Secretome of Bone Marrow Mesenchymal Stem Cells: an Emerging Player in Lung Cancer Progression and Mechanisms of Translation Initiation

Oshrat Attar-Schneider 1,3,4 Victoria Zismanov 1,4 Liat Drucker 3,4 Maya Gottfried 1,2,4
1Meir Medical Center, Lung Cancer Research Laboratory, Israel
2Meir Medical Center, Oncology Department, Lung Cancer Unit, Israel
3Meir Medical Center, Oncogenetic Laboratory, Israel
4Tel Aviv University, Sackler Faculty of Medicine, Israel

Introduction: Non-small cell lung cancer (NSCLC) remains the most common cause of cancer-related death. Patients with advanced stage have poor prognosis while metastatic spread accounts for>70% of patients deaths. The major advances in treatment of NSCLC have brought only minor improvements in survival; therefore novel strategic treatment approaches are needed. Accumulating data allocate a central role for the cancer microenvironment including mesenchymal stem cells(MSCs) in acquisition of drug resistance and disease relapse. Furthermore, studies indicate that translation initiation factors are over-expressed in NSCLC and negatively impact its prognosis. Importantly, translation initiation is highly modulated by microenvironmental cues. Therefore, we decided to examine the effect of bone marrow (BM)-MSCs on NSCLC cell lines with special emphasis on the role of translation initiation.

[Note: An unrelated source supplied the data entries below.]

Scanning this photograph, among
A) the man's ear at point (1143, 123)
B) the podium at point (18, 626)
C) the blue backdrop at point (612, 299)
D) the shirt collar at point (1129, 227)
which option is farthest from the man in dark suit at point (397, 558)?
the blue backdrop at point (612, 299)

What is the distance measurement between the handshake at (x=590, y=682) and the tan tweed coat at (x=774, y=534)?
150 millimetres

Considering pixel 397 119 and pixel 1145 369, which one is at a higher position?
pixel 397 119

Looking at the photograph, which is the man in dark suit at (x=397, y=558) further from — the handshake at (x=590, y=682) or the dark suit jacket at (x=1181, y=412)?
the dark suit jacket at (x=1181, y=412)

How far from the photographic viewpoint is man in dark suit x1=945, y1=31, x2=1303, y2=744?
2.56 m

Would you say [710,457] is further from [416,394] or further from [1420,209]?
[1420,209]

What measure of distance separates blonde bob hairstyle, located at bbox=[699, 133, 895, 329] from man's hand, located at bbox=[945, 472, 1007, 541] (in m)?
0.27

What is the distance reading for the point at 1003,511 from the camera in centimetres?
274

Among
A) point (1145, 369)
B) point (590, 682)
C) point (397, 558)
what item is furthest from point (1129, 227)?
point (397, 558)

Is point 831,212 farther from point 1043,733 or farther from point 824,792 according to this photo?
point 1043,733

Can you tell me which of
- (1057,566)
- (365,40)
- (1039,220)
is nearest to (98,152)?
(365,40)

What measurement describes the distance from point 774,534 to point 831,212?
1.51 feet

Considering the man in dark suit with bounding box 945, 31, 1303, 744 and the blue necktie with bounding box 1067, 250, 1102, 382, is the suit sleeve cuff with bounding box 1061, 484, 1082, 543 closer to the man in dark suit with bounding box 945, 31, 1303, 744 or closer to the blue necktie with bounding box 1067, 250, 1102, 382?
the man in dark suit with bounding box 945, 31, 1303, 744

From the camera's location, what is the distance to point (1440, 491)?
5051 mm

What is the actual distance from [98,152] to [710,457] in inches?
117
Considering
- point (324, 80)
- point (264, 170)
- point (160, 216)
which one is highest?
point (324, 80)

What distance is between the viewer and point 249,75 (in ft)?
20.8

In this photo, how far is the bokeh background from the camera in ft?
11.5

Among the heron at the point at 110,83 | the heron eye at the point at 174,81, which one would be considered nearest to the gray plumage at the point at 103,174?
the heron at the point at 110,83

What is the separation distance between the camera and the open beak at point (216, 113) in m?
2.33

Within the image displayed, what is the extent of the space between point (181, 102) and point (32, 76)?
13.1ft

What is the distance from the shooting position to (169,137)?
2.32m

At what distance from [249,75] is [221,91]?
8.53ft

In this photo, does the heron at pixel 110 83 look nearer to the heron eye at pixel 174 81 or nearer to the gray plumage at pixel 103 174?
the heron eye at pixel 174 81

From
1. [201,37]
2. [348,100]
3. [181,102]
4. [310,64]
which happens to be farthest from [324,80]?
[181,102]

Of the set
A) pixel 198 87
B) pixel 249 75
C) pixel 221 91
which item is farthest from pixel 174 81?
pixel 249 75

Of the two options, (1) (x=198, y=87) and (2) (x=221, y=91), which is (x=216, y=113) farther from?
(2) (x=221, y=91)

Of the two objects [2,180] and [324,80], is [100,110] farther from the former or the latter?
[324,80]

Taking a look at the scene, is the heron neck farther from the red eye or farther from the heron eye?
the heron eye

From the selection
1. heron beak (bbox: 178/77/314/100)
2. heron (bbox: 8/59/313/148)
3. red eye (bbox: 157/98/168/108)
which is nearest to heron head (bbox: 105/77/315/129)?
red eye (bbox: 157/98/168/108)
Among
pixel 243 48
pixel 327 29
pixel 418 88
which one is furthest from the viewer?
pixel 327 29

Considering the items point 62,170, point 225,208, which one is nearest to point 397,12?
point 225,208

Methods: NSCLC cell lines were treated with normal BM-MSCs` conditioned medium(secretome) and assesed for changes in the cells` viability/ proliferation/death/migration and immunoblotted for translation initiation factors (eIF4E,eIF4GI), and their targets/regulators.

Results: Our results demonstarted deleterious effects on the cells’ proliferation, viability, death and migration. We also demonstrated reduced levels of translation initiation factors implicated in cancer progression eIF4E and eIF4GI, their targets, and regulators. Finally, we outlined a mechanism by which BM-MSCs` secretome affected NSCLCs` MAPK signaling, downredulated the cells` migration and diminshed translation initiation factors` levles.

Conclusions: We showed a direct dialogue between BM-MSCs’ secretome and NSCLC cells that manipulates translation initiation and critically affects cell fate. We showed inhibitory effect on the lung cancer cells’ migration that is regulated both by MAPK signaling and by translation initiation mechanism.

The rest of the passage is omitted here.